AWS IAM is a powerful tool that can help you manage your users and their access to your AWS resources. In this article, we’ll show you how to create, delete, and manage users in IAM. To get started, first create an IAM user. You can use the AWS Management Console or the AWS CLI to create a user. To create a user using the console, follow these steps:
- Go to the IAM console at https://console.aws.amazon.com/iam/.
- Click Users in the left navigation bar and then click New User in the main pane.
- Enter a name for your user and select an account from the list of accounts that you have access to on AWS (see Figure 1). FIGURE 1: Creating a new user in the IAM console
- Click Next (see Figure 2). FIGURE 2: Creating a new user in the IAM console
- On the Select Role page, choose AWSSecurityRole from the list of roles that are available to your user (see Figure 3). FIGURE 3: Selecting a role for your user
- On the Assign Roles page, choose AWSSecurityRoleAssignment from the list of actions that are available to your user (see Figure 4). FIGURE 4: Assigning roles to your user
- Click Next (see Figure 5). FIGURE 5: Reviewing settings for your new user
- On the Review Settings page, review and confirm all of the settings for your newuser (see Figure 6). If you want to make any changes, click Save Changes at this point . FIGURE 6: Reviewing settings for your newuser ..
Perhaps the worst security mistake you can make is leaving highly confidential secret access keys on a web-facing server. So, when it comes time to install and authenticate the AWS CLI on a remote EC2 instance, how do you configure it?
You Should Be Using IAM Users
The answer is definitely not using your root access keys—these are the most important tokens in your account, and they can bypass any multi-factor authentication device you have set up. (You can actually set up MFA-protected API access but not for the root account.)
AWS provides a service to fix this. The “Identity and Access Management” (IAM) Console enables you to create child users separate from your root account. These can either be service users with API access, or full-on user accounts (with access to the AWS Management Console) that you can use for employee accounts.
Each IAM user has managed access to the AWS resources within your account. Access is controlled with Policies, which give out a set of permissions that control what each user can do. These in-depth policies can control just about every action you can do in the AWS Management Console.
You can also manually set a permissions boundary, which acts as a maximum permission that a user cannot go past, overriding any policy that may grant them more. It’s an advanced feature used to delegate permission management to IAM employees, and enables them to create additional service roles without privilege escalation.
How to Set Up IAM Users
From the IAM Management Console, click on the “Users” tab and select “Add User.”
Give it a name, then select how you want this user to access AWS. Programmatic access gives you an access key ID and secret access key, used for authenticating with the AWS API and CLI.
Management Console access enables the user to access the web console, which is what you enable if you’re giving employee access. If you’re setting this up, AWS defaults into giving an auto-generated password and forces the employee to change it when they sign in.
You can give both types of access if you want.
Next, you configure permissions. AWS provides a lot of premade policies, which you can attach directly to the user. You can also create a group and add the user to that group, which enables you to more easily manage multiple users.
Really, we don’t recommend using most of these premade policies. You really don’t want to give “Full Access” to any individual service, and the other alternative is usually “Read Only,” which is probably not enough access by itself. Some of the more fine-tuned permissions are fine, but you should really create your own.
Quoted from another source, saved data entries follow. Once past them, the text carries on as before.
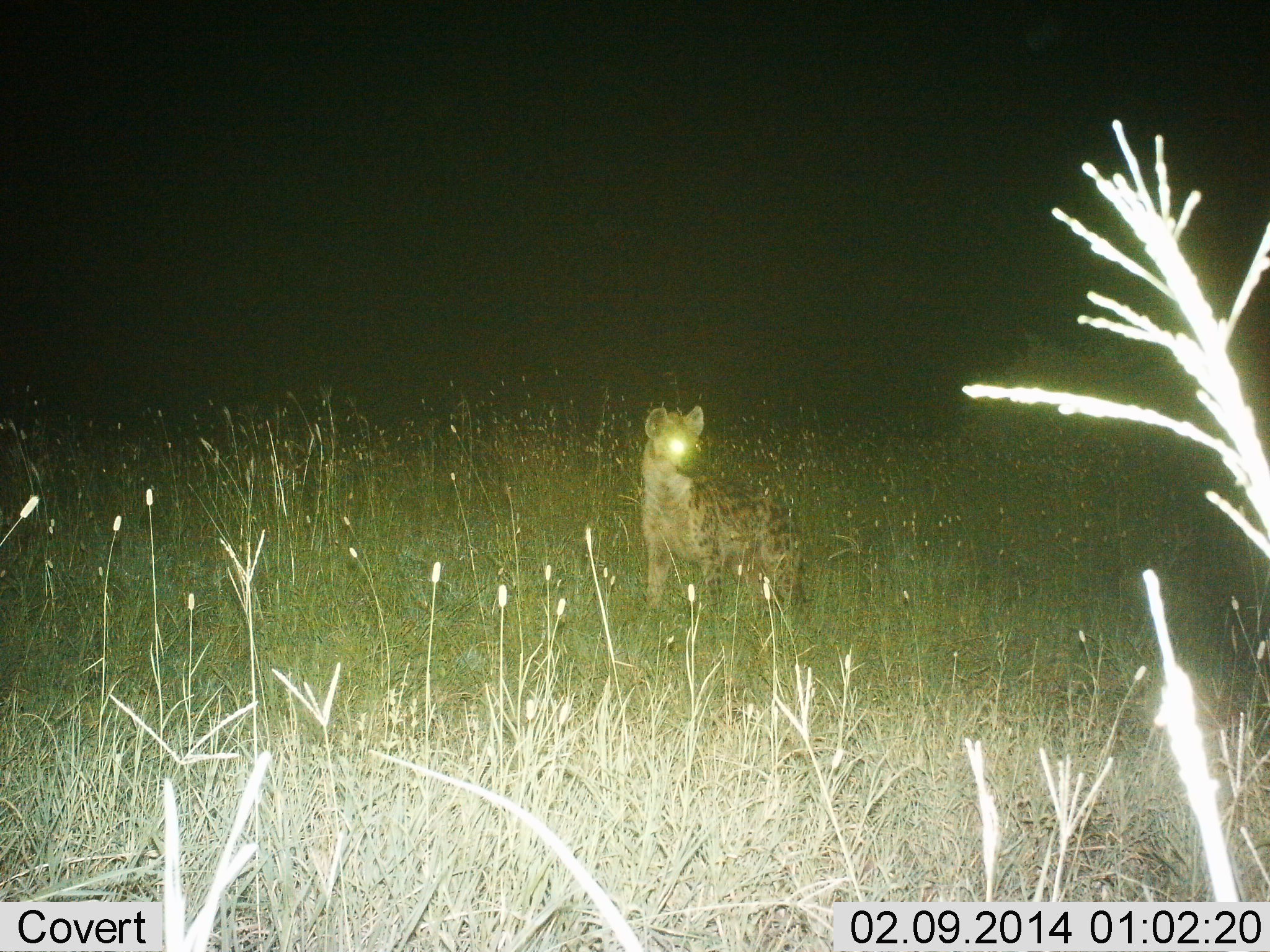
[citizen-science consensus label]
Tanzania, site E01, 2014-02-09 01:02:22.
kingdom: Animalia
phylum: Chordata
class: Mammalia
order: Carnivora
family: Hyaenidae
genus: Crocuta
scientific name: Crocuta crocuta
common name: spotted hyena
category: hyenaspotted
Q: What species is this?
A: Hyenaspotted (spotted hyena) (Crocuta crocuta).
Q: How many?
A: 1.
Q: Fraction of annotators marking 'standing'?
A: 100%.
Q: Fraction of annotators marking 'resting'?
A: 0%.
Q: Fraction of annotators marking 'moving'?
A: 0%.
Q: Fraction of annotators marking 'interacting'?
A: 0%.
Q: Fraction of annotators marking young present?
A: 0%.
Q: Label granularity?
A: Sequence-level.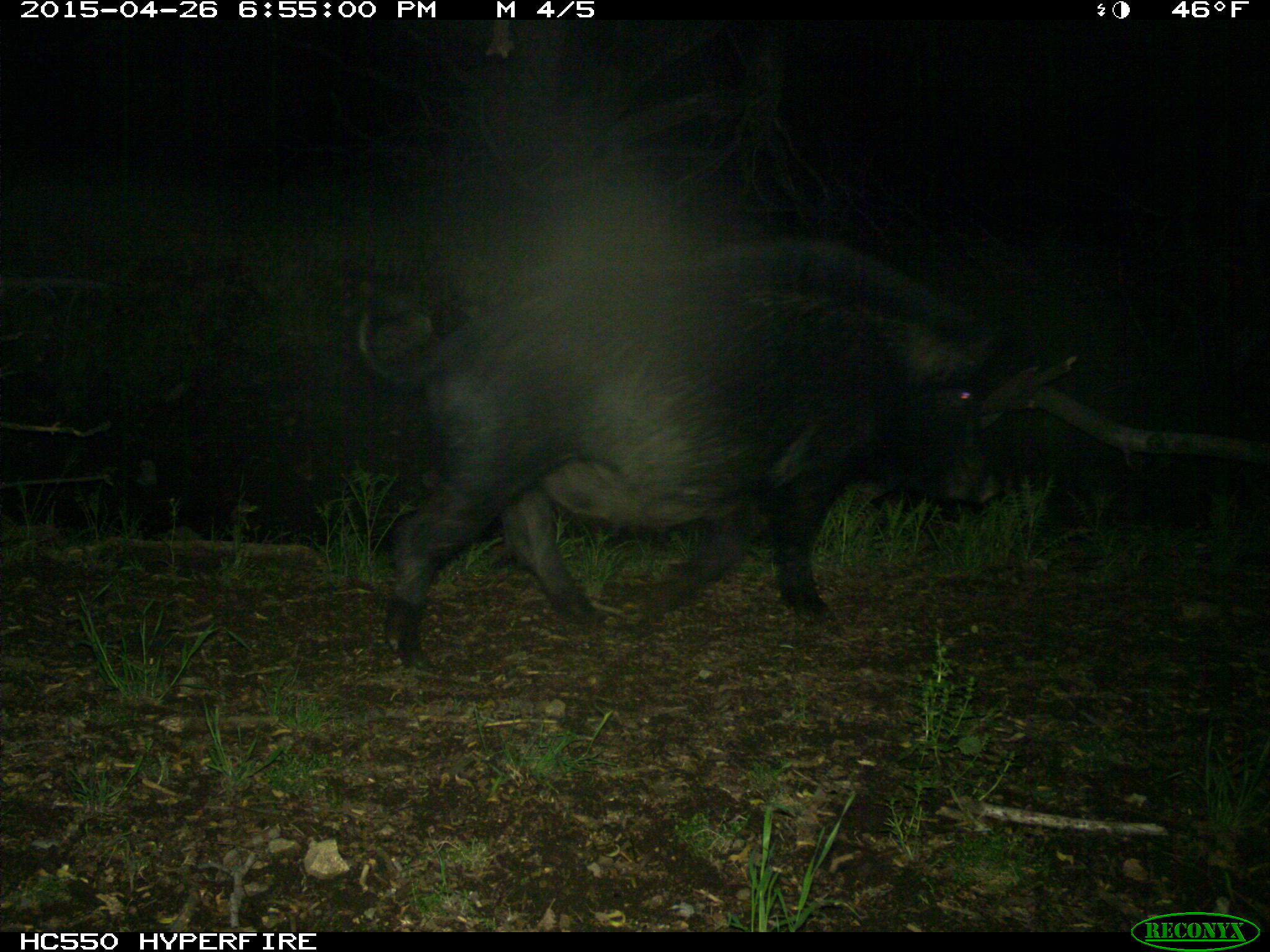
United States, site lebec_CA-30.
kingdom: Animalia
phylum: Chordata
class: Mammalia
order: Artiodactyla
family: Suidae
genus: Sus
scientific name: Sus scrofa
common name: wild boar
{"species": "Sus scrofa (wild boar)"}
You’ll quickly see why “Full Access” is a bad idea. Say you’re configuring a server that needs to access S3 and upload objects. You might want to give it “Write” access, but this also enables that user to delete entire buckets, which is not ideal at all. A better solution is to give the “PutObject” permission, which enable PUT requests to be made.
These permissions are quite intensive and vary from service to service, but you can always click on the question mark next to the permission name to pull up a quick definition. Otherwise, you can read our guide to IAM Permissions to learn more.
Once you’re done attaching permissions, you can create the user (optionally adding tags first). You’re brought to a screen where you can download or copy the access keys, and if you’re adding management console access, a sign-in link will appear where you can send to the employee holding the account.
Replace Your Root Account with an IAM User
AWS actually highly recommends this for organizational accounts. Instead of using your root account for things like your personal CLI, you should create an “Administrator” IAM User with management console access, and use the access token from it to authenticate your personal terminal.
This doesn’t mean you should treat the credentials for this IAM user as any less secure than your root account—it would still ruin your day to have your administrator account compromised, so you should continue using service accounts for remote applications, and you should still definitely enable multi-factor authentication for your administrator IAM account. Using an IAM user instead of the root account is more secure, however, as there are certain account-wide actions that only the actual root account can perform.
With this setup, the only thing you use your root account for is the super-secure things that are tied directly to your root account, such as account maintenance and billing. For everything else, administrator permissions is enough and enables you to actually delete your root access keys so that you only can access the root account by signing in manually (and passing MFA).